Professional Organizations

There are no organizations strictly devoted to the archaeological study of children and childhood, but there are several organizations where archaeologists are part of an interdisciplinary community studying children in the past, or in anthropology more generally. Some of these organizations sponsor newsletters or journals (see Journals) and host conferences. The American Anthropological Association has an interest group (ACYIG) that includes members from all four fields of anthropology: archaeology, cultural anthropology, linguistics, and physical anthropology. The Children’s Society and the Society for the Study of Childhood in the Past are both based in the United Kingdom, and while both have interdisciplinary memberships, the former is focused more on historians working with the documentary record and the latter emphasizes archaeological studies of children in the past. The Society for the History of Childhood and Youth is an international organization that includes archaeologists among its members.

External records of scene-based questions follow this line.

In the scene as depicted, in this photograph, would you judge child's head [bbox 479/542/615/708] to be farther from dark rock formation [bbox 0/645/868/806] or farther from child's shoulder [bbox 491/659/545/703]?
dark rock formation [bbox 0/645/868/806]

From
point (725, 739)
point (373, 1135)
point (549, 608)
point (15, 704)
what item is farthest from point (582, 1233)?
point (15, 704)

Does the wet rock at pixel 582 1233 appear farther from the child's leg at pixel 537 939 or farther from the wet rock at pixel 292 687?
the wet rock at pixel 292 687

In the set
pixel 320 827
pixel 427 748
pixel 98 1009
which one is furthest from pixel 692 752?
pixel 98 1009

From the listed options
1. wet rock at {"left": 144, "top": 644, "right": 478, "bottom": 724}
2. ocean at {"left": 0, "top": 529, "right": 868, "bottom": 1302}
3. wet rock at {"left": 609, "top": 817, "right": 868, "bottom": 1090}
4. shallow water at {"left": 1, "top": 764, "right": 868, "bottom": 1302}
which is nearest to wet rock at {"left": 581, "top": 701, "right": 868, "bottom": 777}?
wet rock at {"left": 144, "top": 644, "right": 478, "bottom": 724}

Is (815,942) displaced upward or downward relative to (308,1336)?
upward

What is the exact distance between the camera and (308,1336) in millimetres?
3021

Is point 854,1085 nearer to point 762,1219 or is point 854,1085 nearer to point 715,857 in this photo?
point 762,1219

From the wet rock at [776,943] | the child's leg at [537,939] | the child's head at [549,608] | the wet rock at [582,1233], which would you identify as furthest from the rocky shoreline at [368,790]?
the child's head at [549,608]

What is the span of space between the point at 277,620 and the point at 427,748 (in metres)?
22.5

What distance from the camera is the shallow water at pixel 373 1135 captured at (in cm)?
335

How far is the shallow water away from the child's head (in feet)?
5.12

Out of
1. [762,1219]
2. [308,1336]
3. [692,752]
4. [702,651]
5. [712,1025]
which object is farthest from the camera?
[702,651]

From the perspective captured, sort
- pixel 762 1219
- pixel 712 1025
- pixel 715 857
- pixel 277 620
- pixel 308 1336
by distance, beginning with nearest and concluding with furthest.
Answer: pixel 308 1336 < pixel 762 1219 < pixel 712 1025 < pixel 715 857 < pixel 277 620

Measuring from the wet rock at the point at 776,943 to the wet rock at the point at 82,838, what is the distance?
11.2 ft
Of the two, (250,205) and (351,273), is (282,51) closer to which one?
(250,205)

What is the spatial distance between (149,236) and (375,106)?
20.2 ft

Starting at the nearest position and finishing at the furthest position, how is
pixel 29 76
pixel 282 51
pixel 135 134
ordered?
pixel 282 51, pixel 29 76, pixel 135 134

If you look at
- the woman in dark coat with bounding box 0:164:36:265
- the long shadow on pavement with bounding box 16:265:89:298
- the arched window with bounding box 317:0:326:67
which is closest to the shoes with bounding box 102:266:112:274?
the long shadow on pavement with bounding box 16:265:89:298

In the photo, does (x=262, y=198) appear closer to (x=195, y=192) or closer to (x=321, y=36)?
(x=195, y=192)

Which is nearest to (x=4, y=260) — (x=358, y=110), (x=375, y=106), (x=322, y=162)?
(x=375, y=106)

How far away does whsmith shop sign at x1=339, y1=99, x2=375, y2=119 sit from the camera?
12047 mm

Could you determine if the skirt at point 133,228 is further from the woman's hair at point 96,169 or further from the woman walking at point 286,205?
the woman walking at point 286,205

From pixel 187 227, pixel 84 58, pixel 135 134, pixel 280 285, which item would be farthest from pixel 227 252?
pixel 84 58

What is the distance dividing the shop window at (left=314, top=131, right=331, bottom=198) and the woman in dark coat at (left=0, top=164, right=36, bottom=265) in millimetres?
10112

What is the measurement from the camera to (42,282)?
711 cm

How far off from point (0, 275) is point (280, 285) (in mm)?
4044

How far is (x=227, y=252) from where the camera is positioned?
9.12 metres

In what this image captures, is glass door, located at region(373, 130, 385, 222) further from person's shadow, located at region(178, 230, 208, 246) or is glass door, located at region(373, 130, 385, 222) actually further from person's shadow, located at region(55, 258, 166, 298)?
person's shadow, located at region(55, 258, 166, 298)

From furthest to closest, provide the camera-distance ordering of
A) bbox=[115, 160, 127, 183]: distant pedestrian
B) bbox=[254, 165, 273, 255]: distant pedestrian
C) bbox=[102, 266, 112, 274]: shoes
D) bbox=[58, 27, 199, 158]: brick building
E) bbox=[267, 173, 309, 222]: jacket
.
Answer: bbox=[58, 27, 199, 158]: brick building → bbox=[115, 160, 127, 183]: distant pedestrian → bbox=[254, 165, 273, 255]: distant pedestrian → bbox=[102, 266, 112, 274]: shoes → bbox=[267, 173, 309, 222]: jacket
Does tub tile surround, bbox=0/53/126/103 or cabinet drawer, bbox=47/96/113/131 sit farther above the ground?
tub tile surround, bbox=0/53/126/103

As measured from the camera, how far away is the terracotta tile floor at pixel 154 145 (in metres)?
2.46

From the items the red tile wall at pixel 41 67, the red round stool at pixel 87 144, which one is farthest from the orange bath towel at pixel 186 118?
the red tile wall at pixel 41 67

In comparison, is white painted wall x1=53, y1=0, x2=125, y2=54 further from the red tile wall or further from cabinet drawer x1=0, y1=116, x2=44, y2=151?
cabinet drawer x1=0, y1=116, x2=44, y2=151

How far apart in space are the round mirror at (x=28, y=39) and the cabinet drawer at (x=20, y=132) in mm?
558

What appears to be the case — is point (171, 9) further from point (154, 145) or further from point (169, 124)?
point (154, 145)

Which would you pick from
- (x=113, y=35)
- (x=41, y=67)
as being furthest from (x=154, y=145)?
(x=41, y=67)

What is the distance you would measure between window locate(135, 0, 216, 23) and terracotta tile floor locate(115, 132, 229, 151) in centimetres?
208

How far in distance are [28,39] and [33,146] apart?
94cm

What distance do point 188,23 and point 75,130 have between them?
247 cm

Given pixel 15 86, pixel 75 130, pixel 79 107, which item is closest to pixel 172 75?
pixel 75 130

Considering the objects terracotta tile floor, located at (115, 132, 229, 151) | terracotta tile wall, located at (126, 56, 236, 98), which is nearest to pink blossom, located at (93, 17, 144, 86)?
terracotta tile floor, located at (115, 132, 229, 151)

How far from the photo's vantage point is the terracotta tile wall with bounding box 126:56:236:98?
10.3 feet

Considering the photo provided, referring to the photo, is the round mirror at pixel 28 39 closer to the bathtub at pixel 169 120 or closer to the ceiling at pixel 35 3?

  • Anthropology of Children and Youth Interest Group (ACYIG) of the American Anthropological Association.

    ACYIG formed in 2007 and today has more than 1,000 members from over ten countries and all four traditional subfields of anthropology, including archaeology. The group sponsors an annual conference, has an active website and blog, and a newsletter called Neos.

  • The Children’s Society UK.

    This organization began in 2015 as an organization devoted to childhood in the more recent past. Established by historians and emphasizing historical research, this group welcomes archaeologists and researchers studying children’s material culture. The group’s first conference was held in 2016 and they have a very active social media presence.

  • Society for the History of Childhood and Youth (SHCY).

    SHCY was founded in 2001 to promote the history of childhood and youth, and provides venues for interdisciplinary scholarship and communication. The organization holds a biannual meeting, sponsors a peer-reviewed journal, and operates H-Childhood.

  • The Society for the Study of Childhood in the Past (SSCIP).

    The SSCIP is the most archaeology-focused organization of all the interdisciplinary groups devoted to the study of children and childhood. The group sponsors an annual international conference each autumn, a spring conference in the United Kingdom, and a peer-reviewed journal.